Sher-Gil’s first call of action upon her return would be to pay a visit to the cousin or sister of a certain Mrs Fodor, who specialised in hair removal. “Ask her how much time it would take, how much it would cost and would she be able to do it without any after-effects,” Sher-Gil, who often signed off her letters as Amri, commanded her mother.

Undoubtedly, it is vanity that provoked this obsession with looking more feminine. But her explicit motive for wanting to be perceived as beautiful was far more pressing than she initially lets on. It has everything to do with the fact that she has chosen to return to India after having studied at the prestigious Ecole des Beaux Arts in Paris, having flourished, intellectually, in the relatively non-conservative French artistic milieu. “And it is my firm plan to earn my living and for that I shall have to depend to a great extent on my own charms (as in India the interest and understanding of art is at a low premium), I must arm myself on a war footing,” said Sher-Gil, whose self-styling has frequently drawn parallels to the Mexican feminist icon Frida Kahlo. Sher-Gil was fully conscious that despite her upper-class privileges, as a woman, an aspiring outsider of mixed origin, the odds were stacked against her. It was not enough for her to be received as a promising artist. She had to use all the ammunition at her disposal, from her solid grounding in aesthetics to her self-conscious charm, to ensure a legacy.

Sher-Gil died mysteriously seven years later. She was barely 29, but left behind around 200 paintings, including the celebrated 1934 ‘Self-Portrait as Tahitian’, which was part of documenta14, a quinquennial art exhibition held in Kassel, Germany. However, her plan to complement her aesthetic acumen with feminine guile didn’t prove too successful. “She was so outspoken that she antagonised many,” wrote Richard Bartholomew in his 1974 review of her two-part retrospective in the Capital. “Her contemporaries considered her a curiosity, a kind of hothouse flower of mixed culture. She was isolated and she pined for warmth, understanding, and friendship. In March 1938, she wrote to critic Karl Khandalavala, ‘Please, please come. I am starving for appreciation, literally famished.’”

In her essay ‘An Indian Critic and the Bard’s Puzzle’, a critical ode to Bartholomew, Geeta Kapur — long-time spouse of artist Vivan Sundaram, Sher-Gil’s nephew — laments the absence of women as contributors when describing the beginnings of the modernist movement in India. “Not surprisingly but of course disappointingly, all the players are male,” she writes. “Amrita Sher-Gil would have led the charge, so to speak, but having lived and died before her time — the right time for a declarative stance on modernity — there is no female presence at the turn of the 1940s when these male artists appear on the horizon with a modernist credo.” Not just the artists, even the gatekeepers such as the instructors at art schools, critics and art dealers were predominantly male.

Data section>
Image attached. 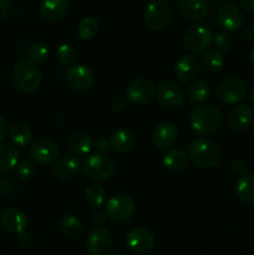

Problems>
A – Answer these questions from the excerpt on Amrita Sher-Gil:
(i) Where did Sher-Gil study before she returned to India?
(ii) About how many paintings did she leave behind?
(iii) In what year did Richard Bartholomew write his review of her retrospective?
B – Carry on the excerpt on Amrita Sher-Gil, beginning right after its final sentence about the gatekeepers.

Results by task>
A –
(i) At the Ecole des Beaux Arts in Paris.
(ii) Around 200.
(iii) 1974.

B –
When Akbar Padamsee ran his Vision Exchange Workshop (VIEW) — a multidisciplinary initiative involving artists, filmmakers and a psychoanalyst — in 1969-72 at his Napean Sea Road apartment in Mumbai, Nalini Malani, then in her 20s, was the only female member. It was at VIEW that “she realized that technology extends the way one perceives the work”, according to the brief biography in You Can’t Keep Acid In A Paper Bag , a tome featuring a collection of essays alongside images of artworks made over almost five decades, which was published in 2014 by the Kiran Nadar Museum of Art (KNMA) to accompany a three-part retrospective of the artist. It was an idea that Malani discussed at length with fellow female artist Nasreen Mohamedi when the latter visited the workshop. Malani had demonstrated her camera-less photography work in the darkroom, which prompted Mohamedi to share her knowledge of burning and dodging tools while enlarging from her negatives.

“During a month-long stay in 1973, at her home in Baroda, for the first time Nasreen shows all her photographs to Malani,” continues the note listed under the year 1969. Malani urged Mohamedi to exhibit these images, “but she never thought they were good enough for showing. Also, nobody encouraged her to show them either,” she said in a 2014 interview with Shanay Jhaveri, assistant curator of South Asian art at New York’s Metropolitan Museum of Art, which formed part 3 of his series ‘Building On A Prehistory: Artists’ Film and New Media in India’. “You must try to understand that period: it was as if women had swallowed the concept that we are incapable,” Malani added. “It was so much the case that even if I talked to the wives of artists who were there, I was told to back off because I was trying to convert these women to a feminist ideology. It was almost as if doors were shut. It was a very, very strange situation because there was no openness on the part of the men. None.” Was the attitude patronising, or did they view her with some sort of suspicion, Jhaveri asks. “Neither. They simply ignored me.”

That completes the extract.